## Task data
------------
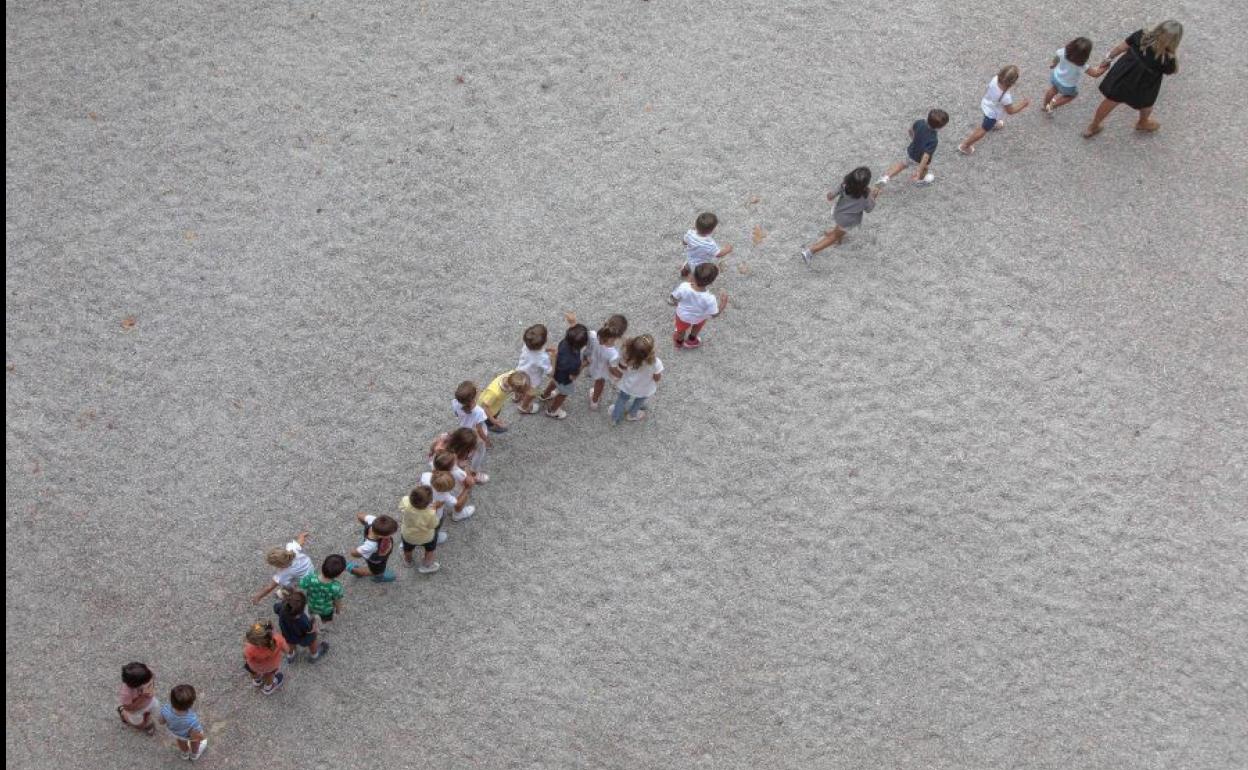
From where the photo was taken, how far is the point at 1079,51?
------------
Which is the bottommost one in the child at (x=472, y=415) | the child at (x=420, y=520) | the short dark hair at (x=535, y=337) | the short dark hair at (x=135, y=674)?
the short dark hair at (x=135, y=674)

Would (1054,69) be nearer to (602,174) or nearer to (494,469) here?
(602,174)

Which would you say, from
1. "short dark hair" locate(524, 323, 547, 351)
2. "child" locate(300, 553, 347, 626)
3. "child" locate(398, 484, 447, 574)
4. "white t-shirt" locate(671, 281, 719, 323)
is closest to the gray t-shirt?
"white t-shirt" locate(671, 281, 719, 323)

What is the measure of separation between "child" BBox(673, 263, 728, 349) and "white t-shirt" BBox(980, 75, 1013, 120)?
------------
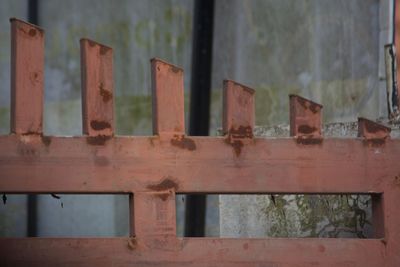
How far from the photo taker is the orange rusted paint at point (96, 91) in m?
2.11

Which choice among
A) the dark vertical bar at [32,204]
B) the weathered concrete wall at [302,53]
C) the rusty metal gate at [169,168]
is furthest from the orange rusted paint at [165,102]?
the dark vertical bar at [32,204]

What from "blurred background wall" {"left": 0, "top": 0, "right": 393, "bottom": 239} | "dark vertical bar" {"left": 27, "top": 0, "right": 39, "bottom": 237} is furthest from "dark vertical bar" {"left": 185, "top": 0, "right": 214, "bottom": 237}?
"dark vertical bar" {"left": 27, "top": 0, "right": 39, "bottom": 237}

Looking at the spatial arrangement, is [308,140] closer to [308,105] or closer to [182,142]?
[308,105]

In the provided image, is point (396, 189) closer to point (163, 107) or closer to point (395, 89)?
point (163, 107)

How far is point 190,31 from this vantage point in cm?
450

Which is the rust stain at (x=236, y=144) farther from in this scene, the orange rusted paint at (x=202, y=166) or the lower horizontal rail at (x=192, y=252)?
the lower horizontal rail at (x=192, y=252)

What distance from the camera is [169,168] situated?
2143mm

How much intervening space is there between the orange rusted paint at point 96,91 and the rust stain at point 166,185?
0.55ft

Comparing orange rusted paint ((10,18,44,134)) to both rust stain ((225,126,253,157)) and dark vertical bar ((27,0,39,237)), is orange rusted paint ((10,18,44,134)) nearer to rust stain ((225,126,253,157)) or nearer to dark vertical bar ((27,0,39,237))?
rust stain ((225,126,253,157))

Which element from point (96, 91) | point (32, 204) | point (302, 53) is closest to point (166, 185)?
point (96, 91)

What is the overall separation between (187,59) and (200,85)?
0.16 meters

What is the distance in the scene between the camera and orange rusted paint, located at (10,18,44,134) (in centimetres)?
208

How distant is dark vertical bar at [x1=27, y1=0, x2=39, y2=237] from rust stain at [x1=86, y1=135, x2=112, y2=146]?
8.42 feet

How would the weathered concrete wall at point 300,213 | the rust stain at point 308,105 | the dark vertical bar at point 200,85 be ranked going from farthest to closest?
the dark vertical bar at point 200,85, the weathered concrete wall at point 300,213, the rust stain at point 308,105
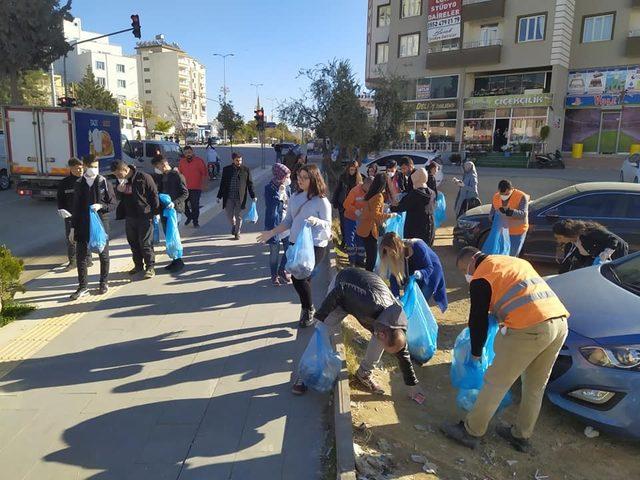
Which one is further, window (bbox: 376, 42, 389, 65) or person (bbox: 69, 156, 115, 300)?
------------
## Objective
Copy out the lines starting at the one containing "What is the distance" and ending at the one containing "Which one is", both included, without the pictures.

## Response to the task
What is the distance in the scene between the camera and orange rusted paint, located at (10,18,44,134) (in centimetres)?
208

How distant is dark vertical bar at [x1=27, y1=0, x2=39, y2=237] from rust stain at [x1=86, y1=135, x2=112, y2=146]?
8.42 feet

How would the weathered concrete wall at point 300,213 | the rust stain at point 308,105 | the dark vertical bar at point 200,85 be ranked going from farthest to closest?
the dark vertical bar at point 200,85, the weathered concrete wall at point 300,213, the rust stain at point 308,105
Which one is further, window (bbox: 376, 42, 389, 65) or person (bbox: 69, 156, 115, 300)?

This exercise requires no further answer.